LOGO3II thus formed! ! 2, polycrystalline silicon was heated to 300°C at a temperature of 5606°C to 630°C.
Deposit about 0 to 5000λ. Add 1 phosphorus to this
Diffuses at a concentration of 0'-108''/cm''. Next, a resist is applied and patterned to form the lower electrode 3 of the capacitor. This polycrystalline silicon was heated to 90”C.
Oxidation is performed at ~1100°C to form an oxide film 4 of 500 to 1000 layers. On top of this, add 5 layers of polycrystalline silicon again.
Deposit 3,000 to 5,000 people at a concentration of 60° to 630°C, and deposit phosphorus at 1,011 to 10'''/cm.
Diffuse to a concentration of 3. Next, a resist is applied and patterned to form the upper electrode 5 of the capacitor.

(Effects of the Invention) As described above, by making the structure of the present invention, compared to making a capacitor on the plane of LOGO3, it is possible to make a capacitor with a large capacity by effectively using the lateral area of LOGO3. Alternatively, if the capacity is the same, the area can be reduced, the chip area can be reduced, and the cost can be reduced.

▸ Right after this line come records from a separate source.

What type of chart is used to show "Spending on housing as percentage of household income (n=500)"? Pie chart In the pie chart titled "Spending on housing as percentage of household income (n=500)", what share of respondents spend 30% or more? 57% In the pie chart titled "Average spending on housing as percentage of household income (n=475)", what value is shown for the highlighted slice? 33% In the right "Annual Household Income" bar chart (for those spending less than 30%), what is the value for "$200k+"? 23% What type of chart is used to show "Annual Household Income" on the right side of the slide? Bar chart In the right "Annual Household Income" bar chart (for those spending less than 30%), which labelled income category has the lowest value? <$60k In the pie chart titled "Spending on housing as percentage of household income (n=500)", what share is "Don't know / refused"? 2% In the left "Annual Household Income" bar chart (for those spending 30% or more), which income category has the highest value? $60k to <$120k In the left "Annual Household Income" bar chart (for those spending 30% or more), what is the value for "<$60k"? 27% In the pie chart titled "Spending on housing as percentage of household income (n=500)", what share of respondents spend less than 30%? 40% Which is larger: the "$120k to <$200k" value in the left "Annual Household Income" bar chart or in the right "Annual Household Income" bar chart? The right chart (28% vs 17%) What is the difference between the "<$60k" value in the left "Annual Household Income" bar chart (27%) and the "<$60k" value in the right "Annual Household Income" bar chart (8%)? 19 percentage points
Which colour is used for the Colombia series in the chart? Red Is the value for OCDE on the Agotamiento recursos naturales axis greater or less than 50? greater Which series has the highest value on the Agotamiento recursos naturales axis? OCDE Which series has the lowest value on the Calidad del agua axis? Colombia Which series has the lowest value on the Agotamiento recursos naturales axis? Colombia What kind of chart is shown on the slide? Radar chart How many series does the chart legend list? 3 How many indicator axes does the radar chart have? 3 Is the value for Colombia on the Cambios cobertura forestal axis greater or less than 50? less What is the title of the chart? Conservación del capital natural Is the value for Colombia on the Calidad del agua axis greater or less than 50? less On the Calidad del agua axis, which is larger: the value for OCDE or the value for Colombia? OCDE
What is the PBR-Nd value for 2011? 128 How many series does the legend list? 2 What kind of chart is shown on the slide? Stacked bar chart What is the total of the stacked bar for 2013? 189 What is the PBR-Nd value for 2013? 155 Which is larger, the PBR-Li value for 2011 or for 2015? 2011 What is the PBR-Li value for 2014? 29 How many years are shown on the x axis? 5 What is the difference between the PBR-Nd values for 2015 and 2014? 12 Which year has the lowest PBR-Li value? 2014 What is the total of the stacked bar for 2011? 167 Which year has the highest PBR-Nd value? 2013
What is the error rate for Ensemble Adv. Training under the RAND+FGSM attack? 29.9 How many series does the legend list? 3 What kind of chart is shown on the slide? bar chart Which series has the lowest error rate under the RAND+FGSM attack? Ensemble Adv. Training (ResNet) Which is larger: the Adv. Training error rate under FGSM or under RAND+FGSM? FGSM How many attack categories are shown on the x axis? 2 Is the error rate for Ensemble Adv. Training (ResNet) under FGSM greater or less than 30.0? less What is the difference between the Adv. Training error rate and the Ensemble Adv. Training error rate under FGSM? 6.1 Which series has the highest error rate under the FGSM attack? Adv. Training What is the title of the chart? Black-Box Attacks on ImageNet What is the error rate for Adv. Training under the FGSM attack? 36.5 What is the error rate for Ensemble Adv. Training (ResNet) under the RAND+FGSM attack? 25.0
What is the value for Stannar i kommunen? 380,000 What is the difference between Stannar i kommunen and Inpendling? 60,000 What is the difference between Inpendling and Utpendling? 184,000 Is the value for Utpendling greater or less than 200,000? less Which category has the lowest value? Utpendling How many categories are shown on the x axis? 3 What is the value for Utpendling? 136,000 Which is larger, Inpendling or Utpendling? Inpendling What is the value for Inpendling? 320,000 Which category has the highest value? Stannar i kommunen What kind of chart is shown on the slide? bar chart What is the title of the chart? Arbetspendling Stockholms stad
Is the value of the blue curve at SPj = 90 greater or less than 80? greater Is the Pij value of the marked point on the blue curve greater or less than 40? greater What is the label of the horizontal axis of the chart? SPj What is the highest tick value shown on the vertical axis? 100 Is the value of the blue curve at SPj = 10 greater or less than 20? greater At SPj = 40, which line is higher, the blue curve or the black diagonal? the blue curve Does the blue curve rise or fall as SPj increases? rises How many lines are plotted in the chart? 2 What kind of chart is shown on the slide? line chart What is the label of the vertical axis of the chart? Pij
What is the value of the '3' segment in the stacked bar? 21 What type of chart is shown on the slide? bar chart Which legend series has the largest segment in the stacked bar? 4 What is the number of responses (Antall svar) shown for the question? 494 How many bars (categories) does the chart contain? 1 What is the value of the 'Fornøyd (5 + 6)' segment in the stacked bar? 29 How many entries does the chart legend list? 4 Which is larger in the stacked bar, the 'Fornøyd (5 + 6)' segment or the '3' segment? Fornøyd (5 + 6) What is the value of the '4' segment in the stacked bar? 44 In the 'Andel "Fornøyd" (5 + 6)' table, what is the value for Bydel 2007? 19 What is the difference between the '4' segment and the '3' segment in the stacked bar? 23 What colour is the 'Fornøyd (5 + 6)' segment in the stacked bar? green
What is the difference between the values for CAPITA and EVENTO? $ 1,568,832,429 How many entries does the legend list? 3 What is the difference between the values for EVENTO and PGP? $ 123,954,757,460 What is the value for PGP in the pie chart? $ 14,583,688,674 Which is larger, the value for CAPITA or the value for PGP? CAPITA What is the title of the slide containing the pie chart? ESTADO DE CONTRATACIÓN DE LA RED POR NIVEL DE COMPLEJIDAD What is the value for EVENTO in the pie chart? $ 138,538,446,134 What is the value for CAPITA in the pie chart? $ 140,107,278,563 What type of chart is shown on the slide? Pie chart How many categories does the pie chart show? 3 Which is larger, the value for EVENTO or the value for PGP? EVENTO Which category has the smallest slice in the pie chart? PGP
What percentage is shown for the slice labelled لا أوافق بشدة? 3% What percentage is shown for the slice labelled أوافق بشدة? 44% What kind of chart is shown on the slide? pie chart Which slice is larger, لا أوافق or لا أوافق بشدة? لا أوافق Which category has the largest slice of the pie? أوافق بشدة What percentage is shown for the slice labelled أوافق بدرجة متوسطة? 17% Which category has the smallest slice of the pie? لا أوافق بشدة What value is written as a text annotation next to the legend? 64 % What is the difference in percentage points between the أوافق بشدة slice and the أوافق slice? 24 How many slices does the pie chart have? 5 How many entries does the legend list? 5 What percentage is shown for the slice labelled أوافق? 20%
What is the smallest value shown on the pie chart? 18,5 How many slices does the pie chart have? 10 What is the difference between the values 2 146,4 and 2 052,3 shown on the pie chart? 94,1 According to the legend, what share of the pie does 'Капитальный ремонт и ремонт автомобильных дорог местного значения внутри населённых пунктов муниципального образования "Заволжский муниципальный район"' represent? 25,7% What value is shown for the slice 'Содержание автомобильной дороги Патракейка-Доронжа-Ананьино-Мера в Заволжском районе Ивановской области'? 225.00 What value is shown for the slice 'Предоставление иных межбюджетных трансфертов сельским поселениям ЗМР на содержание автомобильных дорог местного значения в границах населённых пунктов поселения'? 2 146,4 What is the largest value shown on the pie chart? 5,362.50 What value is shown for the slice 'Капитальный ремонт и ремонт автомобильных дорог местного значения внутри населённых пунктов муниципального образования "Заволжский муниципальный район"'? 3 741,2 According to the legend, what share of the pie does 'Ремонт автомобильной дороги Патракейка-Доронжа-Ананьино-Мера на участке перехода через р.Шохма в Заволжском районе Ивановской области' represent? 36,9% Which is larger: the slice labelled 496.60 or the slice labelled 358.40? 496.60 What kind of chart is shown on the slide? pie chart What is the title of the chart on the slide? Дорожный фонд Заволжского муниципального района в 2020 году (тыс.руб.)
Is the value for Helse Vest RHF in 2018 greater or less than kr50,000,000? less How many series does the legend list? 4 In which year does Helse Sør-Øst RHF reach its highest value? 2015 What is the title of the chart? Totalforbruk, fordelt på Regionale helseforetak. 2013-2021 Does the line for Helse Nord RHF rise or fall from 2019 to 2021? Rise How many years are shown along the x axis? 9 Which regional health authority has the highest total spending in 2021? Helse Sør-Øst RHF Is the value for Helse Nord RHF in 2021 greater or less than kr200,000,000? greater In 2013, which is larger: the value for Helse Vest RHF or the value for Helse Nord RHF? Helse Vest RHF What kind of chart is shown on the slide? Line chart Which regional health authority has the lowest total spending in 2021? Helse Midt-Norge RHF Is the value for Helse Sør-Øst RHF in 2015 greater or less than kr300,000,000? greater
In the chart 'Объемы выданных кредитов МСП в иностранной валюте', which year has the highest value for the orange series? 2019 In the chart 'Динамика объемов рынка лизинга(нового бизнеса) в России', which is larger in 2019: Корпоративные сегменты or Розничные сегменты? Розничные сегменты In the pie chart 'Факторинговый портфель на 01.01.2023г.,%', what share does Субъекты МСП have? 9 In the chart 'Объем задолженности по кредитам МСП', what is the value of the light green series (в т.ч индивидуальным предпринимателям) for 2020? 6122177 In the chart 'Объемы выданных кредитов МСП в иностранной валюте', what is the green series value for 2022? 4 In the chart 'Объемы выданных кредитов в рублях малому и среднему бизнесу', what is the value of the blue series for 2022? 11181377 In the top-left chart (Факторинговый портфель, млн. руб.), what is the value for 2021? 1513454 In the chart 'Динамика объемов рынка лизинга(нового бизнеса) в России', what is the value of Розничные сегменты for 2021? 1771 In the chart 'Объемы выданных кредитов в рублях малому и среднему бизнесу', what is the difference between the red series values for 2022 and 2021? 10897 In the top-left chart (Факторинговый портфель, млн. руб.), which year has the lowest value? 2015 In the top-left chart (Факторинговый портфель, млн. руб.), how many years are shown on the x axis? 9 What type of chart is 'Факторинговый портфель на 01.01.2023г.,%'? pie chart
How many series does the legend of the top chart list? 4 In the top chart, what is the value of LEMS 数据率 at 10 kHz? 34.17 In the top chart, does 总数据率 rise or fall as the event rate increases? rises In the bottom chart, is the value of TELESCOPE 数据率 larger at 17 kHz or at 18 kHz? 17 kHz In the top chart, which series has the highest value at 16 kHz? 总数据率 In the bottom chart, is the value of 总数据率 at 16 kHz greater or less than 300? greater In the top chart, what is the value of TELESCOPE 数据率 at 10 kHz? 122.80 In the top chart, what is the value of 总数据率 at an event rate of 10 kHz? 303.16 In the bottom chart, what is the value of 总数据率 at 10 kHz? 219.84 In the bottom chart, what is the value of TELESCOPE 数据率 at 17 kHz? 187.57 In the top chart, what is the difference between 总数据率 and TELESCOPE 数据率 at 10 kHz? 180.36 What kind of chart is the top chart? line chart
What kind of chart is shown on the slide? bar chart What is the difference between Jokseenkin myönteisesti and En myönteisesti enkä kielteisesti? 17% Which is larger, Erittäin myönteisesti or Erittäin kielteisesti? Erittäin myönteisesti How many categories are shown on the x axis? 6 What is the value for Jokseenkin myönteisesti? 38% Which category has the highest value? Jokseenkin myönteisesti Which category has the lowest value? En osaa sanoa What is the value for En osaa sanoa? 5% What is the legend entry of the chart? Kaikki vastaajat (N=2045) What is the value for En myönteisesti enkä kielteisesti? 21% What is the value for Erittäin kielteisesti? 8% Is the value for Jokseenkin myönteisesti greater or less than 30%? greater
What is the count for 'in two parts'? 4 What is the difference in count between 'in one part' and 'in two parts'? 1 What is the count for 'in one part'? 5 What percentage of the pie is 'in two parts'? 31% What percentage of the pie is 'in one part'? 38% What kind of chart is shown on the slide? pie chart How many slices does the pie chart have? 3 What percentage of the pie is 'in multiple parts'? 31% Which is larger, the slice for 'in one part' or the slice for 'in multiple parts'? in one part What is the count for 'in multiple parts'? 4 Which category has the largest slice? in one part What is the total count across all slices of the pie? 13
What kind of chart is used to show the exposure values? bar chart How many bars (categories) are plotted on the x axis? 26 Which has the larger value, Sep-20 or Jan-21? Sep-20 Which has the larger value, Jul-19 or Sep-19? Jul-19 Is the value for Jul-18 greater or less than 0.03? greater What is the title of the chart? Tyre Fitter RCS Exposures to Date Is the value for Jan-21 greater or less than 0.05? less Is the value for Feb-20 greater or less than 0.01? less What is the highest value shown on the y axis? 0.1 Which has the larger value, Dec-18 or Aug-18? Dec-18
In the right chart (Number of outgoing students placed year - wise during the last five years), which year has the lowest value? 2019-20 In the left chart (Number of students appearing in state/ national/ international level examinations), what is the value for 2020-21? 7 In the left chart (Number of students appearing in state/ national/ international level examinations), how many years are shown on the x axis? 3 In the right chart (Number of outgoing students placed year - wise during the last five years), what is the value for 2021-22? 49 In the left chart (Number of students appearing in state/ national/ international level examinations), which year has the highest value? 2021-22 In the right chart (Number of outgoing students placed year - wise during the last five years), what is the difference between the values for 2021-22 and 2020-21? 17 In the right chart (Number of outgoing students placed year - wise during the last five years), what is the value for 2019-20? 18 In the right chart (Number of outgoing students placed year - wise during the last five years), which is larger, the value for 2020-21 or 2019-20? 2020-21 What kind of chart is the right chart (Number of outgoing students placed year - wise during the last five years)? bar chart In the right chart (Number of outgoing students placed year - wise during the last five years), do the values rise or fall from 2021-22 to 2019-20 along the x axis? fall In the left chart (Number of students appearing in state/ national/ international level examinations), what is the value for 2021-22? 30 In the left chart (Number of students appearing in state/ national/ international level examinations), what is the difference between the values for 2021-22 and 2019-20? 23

[Brief explanation of drawings]

FIG. 1 is a main sectional view of an integrated circuit capacitor showing an embodiment of the present invention. FIG. 2 is a main sectional view showing a conventional capacitor for integrated circuits. FIG. 3 is a main sectional view of a capacitor for integrated circuits showing another embodiment of the present invention. 1... Wafer 2... Oxide film for insulation isolation (LOGO3) 3... Polycrystalline silicon 4... Oxide film 5... Polycrystalline silicon or more

Claims (1)

[Claims] A structure of a capacitor for an integrated circuit, characterized by having a capacitor formed on a substrate or an uneven surface formed on an oxide film on a substrate.